According to the Proclamation that established it
as a National Monument in late 2011,
Fort Monroe was founded on a peninsula of land named "Pointe Comfort"
 in 1607 by Captain John Smith, leader of the Virginia Colony,
the New World venture known locally as the Jamestown Settlement.
It has been said the name "Pointe Comfort" expressed
the settlers' relief at finding a strategic location near the channel,
 a kind of lookout post on the harbor
to protect the eastern boundary of their upriver colony.
source:  http://www.nps.gov/fomr/parkmgmt/upload/2011fortmonroe_prcl.pdf

In 1609, Fort Algernon was established
(and later caught fire and burned down)
on the Point where subsequent palisades and forts stood before Fort Monroe.
But Old Point Comfort holds a number of other distinctions in American history.
I was very surprised to learn that
Old Point Comfort was where the first African slaves
were brought to the United States in 1619,
traded for supplies by the Dutch ship that held them in chains.
Ironically, Fortress Monroe, a Union fort in the middle of Confederate territory,
 later provided refuge for runaway slaves,
a fact which has been interpreted as influencing
Lincoln's proclamation for Emancipation.
But the history lesson made me wonder
who accepted the African slaves as trade
and what location they were taken to.
There is a fascinating article about the Point's history
written by Adam Goodheart  for "The American Scholar":
http://theamericanscholar.org/reaching-point-comfort/
that I recommend to anyone interested in this era.

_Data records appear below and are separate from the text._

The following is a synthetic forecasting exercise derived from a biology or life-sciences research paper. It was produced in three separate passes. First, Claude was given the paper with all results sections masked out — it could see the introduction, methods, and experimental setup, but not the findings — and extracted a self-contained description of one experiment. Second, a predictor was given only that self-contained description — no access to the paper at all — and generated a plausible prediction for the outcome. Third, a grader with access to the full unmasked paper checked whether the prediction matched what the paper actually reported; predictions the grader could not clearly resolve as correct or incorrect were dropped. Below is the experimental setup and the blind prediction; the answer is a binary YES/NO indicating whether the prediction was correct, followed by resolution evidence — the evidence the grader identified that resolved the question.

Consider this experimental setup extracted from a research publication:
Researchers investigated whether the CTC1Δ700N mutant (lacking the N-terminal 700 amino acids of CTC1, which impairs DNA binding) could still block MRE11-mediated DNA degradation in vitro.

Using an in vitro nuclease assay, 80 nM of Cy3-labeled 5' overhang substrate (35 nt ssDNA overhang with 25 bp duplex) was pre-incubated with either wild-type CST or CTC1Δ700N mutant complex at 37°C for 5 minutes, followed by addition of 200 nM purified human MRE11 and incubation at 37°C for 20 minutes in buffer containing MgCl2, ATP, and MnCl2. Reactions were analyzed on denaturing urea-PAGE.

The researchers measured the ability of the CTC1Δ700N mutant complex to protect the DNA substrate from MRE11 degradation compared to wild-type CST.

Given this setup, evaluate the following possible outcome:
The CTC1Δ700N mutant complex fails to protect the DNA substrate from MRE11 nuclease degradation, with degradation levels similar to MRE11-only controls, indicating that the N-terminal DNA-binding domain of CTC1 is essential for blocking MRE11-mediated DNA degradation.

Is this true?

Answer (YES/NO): YES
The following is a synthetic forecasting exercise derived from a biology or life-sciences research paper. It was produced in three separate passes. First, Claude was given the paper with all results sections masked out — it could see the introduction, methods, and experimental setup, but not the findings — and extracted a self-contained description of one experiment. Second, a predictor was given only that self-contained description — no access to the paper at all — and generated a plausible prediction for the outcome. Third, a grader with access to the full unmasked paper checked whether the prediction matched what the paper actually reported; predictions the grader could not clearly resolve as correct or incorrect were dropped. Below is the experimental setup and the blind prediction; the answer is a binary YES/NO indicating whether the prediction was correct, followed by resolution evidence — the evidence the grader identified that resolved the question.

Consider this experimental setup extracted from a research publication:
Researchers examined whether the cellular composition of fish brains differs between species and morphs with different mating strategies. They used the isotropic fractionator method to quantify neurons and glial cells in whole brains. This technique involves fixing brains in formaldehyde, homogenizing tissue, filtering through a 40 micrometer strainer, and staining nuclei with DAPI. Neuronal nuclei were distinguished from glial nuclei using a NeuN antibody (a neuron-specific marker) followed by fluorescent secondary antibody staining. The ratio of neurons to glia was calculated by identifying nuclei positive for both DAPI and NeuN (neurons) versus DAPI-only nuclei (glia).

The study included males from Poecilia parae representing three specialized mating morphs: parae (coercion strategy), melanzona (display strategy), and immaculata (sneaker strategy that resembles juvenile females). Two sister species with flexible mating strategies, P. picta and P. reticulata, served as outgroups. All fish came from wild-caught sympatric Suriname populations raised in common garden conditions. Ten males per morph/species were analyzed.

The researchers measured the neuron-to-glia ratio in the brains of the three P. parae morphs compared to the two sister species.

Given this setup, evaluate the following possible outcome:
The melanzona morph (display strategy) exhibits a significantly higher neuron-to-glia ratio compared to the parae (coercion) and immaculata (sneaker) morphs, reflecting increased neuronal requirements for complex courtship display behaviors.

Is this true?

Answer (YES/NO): NO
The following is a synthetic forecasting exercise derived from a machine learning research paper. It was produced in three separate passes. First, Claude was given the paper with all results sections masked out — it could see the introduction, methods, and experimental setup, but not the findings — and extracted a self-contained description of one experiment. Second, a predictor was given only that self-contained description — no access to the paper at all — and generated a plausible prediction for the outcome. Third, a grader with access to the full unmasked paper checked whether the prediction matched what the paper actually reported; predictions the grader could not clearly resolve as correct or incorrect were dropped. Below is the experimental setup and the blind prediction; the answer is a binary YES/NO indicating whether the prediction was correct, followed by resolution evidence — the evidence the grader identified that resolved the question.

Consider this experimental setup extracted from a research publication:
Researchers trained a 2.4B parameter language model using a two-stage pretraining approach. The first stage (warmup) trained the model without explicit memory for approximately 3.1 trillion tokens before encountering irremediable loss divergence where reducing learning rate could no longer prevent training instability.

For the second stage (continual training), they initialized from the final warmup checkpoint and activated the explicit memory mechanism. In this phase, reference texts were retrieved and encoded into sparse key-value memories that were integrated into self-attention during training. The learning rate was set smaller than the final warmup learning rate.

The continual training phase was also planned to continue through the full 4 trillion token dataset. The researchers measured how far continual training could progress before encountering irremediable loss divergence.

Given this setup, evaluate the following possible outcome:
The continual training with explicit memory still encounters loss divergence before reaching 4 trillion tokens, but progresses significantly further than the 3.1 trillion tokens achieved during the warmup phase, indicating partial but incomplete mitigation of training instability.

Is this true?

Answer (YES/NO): NO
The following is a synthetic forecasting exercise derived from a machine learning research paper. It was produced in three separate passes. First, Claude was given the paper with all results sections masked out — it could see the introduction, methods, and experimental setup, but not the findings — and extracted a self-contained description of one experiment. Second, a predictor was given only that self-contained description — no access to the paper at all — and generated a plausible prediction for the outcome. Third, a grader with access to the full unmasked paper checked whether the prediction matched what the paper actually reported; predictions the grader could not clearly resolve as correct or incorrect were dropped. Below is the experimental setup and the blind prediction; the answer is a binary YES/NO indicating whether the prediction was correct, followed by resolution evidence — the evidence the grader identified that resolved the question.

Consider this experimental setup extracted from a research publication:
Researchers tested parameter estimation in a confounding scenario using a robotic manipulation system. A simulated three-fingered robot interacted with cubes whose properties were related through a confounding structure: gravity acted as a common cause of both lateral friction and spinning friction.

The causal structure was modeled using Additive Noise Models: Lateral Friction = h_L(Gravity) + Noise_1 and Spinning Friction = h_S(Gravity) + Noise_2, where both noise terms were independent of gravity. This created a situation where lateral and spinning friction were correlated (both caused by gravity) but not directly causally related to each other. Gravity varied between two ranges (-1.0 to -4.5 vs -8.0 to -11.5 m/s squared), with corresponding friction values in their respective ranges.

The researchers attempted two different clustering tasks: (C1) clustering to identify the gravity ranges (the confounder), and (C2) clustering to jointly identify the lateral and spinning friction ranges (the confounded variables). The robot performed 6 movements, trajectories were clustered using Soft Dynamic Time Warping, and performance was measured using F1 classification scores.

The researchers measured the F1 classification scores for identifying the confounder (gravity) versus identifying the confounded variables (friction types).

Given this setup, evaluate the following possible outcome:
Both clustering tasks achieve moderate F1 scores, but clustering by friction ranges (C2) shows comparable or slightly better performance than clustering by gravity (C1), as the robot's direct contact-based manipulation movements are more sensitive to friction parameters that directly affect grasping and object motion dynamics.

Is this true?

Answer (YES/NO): NO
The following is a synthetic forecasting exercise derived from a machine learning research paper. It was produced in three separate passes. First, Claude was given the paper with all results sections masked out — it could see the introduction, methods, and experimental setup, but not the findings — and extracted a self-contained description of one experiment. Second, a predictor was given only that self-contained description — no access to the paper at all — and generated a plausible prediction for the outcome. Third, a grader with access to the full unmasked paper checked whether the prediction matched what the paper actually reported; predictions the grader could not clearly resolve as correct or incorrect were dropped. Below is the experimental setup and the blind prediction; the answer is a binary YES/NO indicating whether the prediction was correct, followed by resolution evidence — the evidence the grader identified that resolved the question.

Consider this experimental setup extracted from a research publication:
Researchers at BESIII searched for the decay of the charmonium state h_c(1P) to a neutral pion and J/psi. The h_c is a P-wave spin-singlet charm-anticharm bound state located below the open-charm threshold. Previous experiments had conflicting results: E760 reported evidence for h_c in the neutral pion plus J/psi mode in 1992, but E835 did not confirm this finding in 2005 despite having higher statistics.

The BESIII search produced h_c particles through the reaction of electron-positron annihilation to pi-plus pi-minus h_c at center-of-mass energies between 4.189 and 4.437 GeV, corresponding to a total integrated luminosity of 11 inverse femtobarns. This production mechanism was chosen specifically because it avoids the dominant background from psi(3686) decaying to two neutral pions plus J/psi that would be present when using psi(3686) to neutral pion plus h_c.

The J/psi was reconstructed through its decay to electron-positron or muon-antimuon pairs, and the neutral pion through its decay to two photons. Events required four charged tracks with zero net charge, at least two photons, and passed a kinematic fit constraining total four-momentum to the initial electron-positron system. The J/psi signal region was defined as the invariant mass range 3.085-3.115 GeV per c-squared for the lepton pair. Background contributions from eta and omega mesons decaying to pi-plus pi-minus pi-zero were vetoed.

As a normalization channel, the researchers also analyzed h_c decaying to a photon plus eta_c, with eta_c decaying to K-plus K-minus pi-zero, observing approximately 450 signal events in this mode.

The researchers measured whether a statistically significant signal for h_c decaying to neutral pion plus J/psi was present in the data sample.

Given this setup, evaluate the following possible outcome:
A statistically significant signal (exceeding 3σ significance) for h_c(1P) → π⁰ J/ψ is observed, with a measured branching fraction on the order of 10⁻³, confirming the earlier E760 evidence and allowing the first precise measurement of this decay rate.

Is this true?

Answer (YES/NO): NO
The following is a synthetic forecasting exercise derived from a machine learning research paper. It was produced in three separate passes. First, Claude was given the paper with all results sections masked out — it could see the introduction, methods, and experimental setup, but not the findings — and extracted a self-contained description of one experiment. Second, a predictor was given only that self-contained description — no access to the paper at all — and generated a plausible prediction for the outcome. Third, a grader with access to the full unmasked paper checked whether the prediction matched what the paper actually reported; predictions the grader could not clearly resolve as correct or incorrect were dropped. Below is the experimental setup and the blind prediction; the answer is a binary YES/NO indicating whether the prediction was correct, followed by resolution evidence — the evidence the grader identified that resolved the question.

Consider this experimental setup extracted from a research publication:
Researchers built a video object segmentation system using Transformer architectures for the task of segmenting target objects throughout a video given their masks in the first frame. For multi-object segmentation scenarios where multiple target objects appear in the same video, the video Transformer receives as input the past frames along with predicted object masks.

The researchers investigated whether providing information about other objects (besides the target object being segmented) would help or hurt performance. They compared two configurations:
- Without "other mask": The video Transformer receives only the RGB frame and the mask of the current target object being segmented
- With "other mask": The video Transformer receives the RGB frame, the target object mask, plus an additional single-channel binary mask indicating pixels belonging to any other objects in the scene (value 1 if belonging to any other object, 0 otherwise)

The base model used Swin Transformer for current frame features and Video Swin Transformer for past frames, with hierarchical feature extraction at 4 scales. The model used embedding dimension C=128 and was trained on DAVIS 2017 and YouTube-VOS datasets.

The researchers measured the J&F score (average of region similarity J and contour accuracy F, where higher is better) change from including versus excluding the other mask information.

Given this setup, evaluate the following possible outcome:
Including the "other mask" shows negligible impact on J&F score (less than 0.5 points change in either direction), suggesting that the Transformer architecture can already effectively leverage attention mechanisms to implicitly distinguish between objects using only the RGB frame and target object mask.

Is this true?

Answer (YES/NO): NO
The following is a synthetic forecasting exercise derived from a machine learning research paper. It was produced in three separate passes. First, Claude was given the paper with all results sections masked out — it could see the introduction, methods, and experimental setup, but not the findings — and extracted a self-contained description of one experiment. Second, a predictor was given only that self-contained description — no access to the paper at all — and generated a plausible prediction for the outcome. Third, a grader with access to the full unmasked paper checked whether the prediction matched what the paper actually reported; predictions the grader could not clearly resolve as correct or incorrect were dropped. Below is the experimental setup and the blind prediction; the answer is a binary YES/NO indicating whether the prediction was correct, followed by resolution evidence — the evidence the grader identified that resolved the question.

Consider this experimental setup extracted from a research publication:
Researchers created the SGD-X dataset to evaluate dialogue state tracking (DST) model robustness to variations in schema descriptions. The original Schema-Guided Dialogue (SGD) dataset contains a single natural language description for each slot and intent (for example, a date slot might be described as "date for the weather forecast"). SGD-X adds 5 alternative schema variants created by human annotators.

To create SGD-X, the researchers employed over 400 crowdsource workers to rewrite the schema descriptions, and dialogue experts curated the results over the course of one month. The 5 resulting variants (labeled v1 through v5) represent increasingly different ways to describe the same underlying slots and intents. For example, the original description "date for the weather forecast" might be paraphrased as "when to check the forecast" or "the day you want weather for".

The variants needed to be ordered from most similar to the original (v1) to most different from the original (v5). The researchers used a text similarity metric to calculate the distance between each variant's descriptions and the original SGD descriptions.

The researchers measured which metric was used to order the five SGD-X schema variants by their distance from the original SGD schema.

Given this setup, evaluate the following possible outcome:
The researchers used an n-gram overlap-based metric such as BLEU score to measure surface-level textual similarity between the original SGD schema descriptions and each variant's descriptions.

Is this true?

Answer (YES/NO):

Old Point Comfort has remained
a strategic military, commercial, and recreational area
for hundreds of years, and that history remains evident today.
From the Point, one can see cargo ships entering
and departing the port of Hampton Roads:

The Old Point Comfort Marina near McNair Street 
is a picturesque reminder of the Fort's connection to the sea:

But nothing says "nautical' like the Old Point Comfort Lighthouse
which has been in operation in one form or another since the late 1770s.
The building of the lighthouse pictured below was completed in 1803.

Now that Fort Monroe has been designated a national monument,
Virginia should amend the name of the Historic Triangle, currently
Jamestown, Williamsburg, and Yorktown, and call it the Historic Quadrangle.
Fort Monroe on Old Point Comfort is a rare place,
one that set the course of American experience over four centuries.
And that's pretty historic.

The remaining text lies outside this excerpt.